История моды СССР укладывается в семь таких раундов. В этой игре-войне побеждал то один участник, то другой, но последнее слово осталось за гражданским обществом.
Долой стыд!
Революции, как водится, делают те, кто суров духом, и Октябрьская в этом смысле не исключение. Ее творцы забыли о материальной стороне жизни — это отразилось и на их манере одеваться: бунтари не изобрели никакой «революционной» моды, а брали у повседневности то, что та им давала.
В России на заре ХХ века это была военная униформа, которая вошла в обиход с началом Первой мировой. Френч, гимнастерка, шинель, кожаные куртки и сапоги были функциональны и неброски, как раз под стать непритязательным вкусам строителей светлого будущего. Всякое украшательство одежды, далекое от целесообразности, было осуждено как буржуазное излишество. Так, под раздачу попали костюмы, яркие галстуки, шляпы и кружева.
Конечно, можно было и не соблюдать пролетарский дресс-код, но это грозило опасностью быть записанным в буржуи. Находились и такие радикалы, которые вообще предлагали искоренить традиционную одежду как пережиток прошлого. Они организовали общество «Долой стыд!» и разгуливали обнаженными по улицам городов, прикрытые лишь небольшими красными повязками с лозунгами: «Долой стыд!», «Долой буржуазные предрассудки!»
————
● **Задания**:
• 1. Какая одежда, согласно тексту об истории моды СССР, вошла в обиход в России с началом Первой мировой войны?
• 2. Процитируйте из текста об истории моды СССР фрагмент от слов «В России на» до слов «шляпы и кружева.» включительно.

● **Записи набора данных**:
————
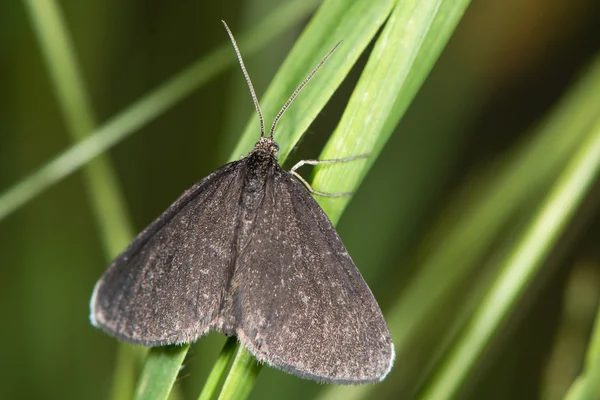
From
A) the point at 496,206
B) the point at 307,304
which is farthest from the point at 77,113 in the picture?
the point at 496,206

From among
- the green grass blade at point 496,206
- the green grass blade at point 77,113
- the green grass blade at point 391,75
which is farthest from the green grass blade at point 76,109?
the green grass blade at point 496,206

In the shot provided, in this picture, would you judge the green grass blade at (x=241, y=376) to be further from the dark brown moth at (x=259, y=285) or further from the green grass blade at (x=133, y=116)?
the green grass blade at (x=133, y=116)

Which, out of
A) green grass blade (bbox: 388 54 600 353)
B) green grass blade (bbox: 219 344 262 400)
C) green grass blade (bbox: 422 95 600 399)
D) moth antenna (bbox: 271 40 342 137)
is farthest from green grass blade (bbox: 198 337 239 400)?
green grass blade (bbox: 388 54 600 353)

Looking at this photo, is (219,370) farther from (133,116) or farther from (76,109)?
(76,109)

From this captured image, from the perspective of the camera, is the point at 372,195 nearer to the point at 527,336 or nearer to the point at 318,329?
the point at 527,336

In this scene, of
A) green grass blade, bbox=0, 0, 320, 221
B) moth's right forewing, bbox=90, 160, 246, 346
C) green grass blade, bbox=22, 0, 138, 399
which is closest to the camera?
moth's right forewing, bbox=90, 160, 246, 346

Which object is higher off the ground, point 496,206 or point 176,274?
point 496,206

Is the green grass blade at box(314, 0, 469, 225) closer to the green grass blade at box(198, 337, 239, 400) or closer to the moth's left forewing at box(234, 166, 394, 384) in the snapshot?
the moth's left forewing at box(234, 166, 394, 384)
————
● **Ответы**:
• 1. Военная униформа.

• 2.
В России на заре ХХ века это была военная униформа, которая вошла в обиход с началом Первой мировой. Френч, гимнастерка, шинель, кожаные куртки и сапоги были функциональны и неброски, как раз под стать непритязательным вкусам строителей светлого будущего. Всякое украшательство одежды, далекое от целесообразности, было осуждено как буржуазное излишество. Так, под раздачу попали костюмы, яркие галстуки, шляпы и кружева.